- _DOCUMENT TEXT_
BEGIN
Dear Croton-Harmon School District Residents:     

We would like you to share your opinion on whether the Croton-Harmon School Board should adopt an Alternative Tax Exemption for Veterans.  We plan to place the exemption on our agenda for the November 6 th business meeting.  

To this end we have organized a community meeting and public hearing to help inform our decision.   It will be held on Tuesday, October 21, 2014 at 7:30 pm at the Croton Harmon High School (36 Old Post Road South) in the Community Room.   The public will be invited to share their opinions and Diane Chaissan, Assistant Superintendent of Business will be on hand to provide information and answer questions.    

Residents are also invited to email their thoughts on the exemption to the full board at BOE@chufsd.org or to write to us at the District Office, 10 Gerstein Street, Croton-on-Hudson, NY 10520.  You can also join a representative contingent of board members for informal conversation on Saturday, November 1st, from 9:00 am – 11:00 am at the Black Cow Coffee Shop (4 Old Post Road South) as part of the Board’s series of monthly “meet and greets.”  

School boards must adopt the exemption and exemption limits no later than March 1, 2015 for them to be effective for the tax levy for the 2016-17 school year.  However, our Board wants to focus on this issue earlier before budget season begins.
END
- _SHORT TASK 1_
Render this sentence from the school district letter into Spanish: "However, our Board wants to focus on this issue earlier before budget season begins."
- _SHORT TASK 2_
Reproduce the stretch of the school district letter from "We would like" through "th business meeting.".

- _Dataset entries_
BEGIN
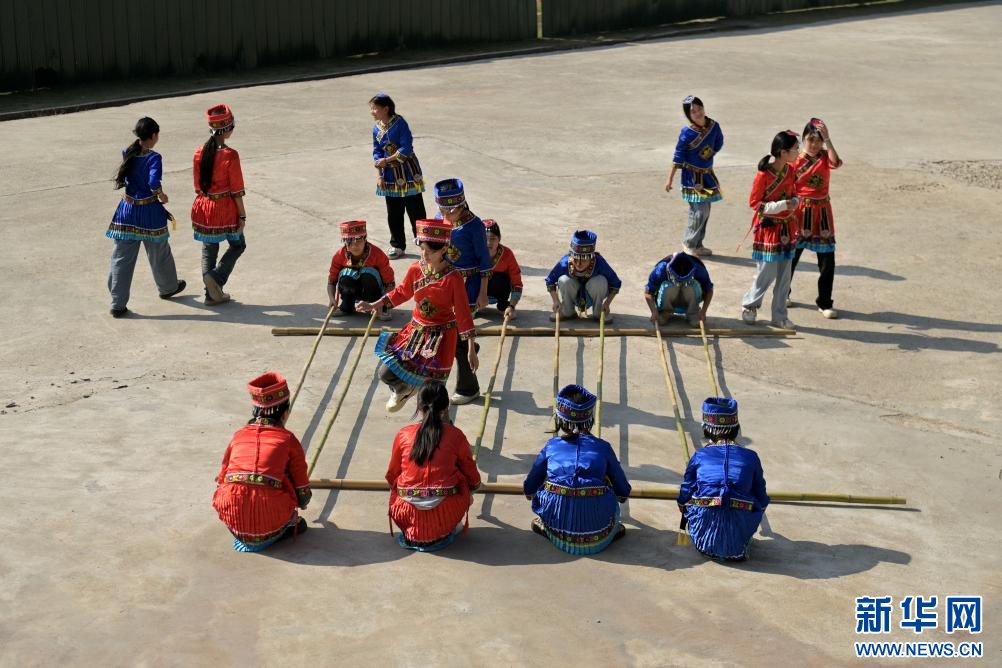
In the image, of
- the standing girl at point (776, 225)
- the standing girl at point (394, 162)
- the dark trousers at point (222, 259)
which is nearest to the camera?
the standing girl at point (776, 225)

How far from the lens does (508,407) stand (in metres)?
9.32

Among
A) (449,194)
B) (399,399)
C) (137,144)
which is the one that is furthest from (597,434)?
(137,144)

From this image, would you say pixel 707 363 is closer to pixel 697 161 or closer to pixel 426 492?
pixel 697 161

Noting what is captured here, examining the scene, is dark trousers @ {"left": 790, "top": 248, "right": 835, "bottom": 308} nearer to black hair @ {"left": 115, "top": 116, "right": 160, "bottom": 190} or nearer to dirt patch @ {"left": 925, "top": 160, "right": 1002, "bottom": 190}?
dirt patch @ {"left": 925, "top": 160, "right": 1002, "bottom": 190}

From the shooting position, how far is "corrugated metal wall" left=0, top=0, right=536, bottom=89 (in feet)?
67.9

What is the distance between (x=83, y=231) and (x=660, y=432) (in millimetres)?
7933

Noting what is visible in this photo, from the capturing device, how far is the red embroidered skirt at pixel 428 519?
703 cm

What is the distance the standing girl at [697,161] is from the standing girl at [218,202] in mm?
4646

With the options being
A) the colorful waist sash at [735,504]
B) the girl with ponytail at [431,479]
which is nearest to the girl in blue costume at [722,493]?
the colorful waist sash at [735,504]

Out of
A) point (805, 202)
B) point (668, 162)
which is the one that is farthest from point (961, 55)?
point (805, 202)

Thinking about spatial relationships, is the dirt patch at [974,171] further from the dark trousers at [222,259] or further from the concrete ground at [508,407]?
the dark trousers at [222,259]

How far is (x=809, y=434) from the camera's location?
28.9ft

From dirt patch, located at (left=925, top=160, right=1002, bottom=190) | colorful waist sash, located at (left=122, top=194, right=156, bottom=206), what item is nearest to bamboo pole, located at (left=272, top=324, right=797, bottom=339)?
colorful waist sash, located at (left=122, top=194, right=156, bottom=206)

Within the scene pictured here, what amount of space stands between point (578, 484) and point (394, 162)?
6426 millimetres
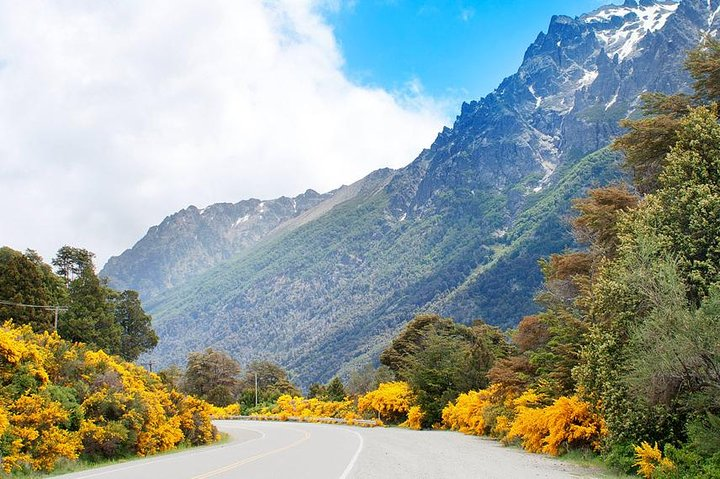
END
- _TASK RESPONSE 1_
Sin embargo, nuestra Junta quiere abordar este asunto con anticipación, antes de que comience la temporada de presupuestos.

- _TASK RESPONSE 2_
We would like you to share your opinion on whether the Croton-Harmon School Board should adopt an Alternative Tax Exemption for Veterans.  We plan to place the exemption on our agenda for the November 6 th business meeting.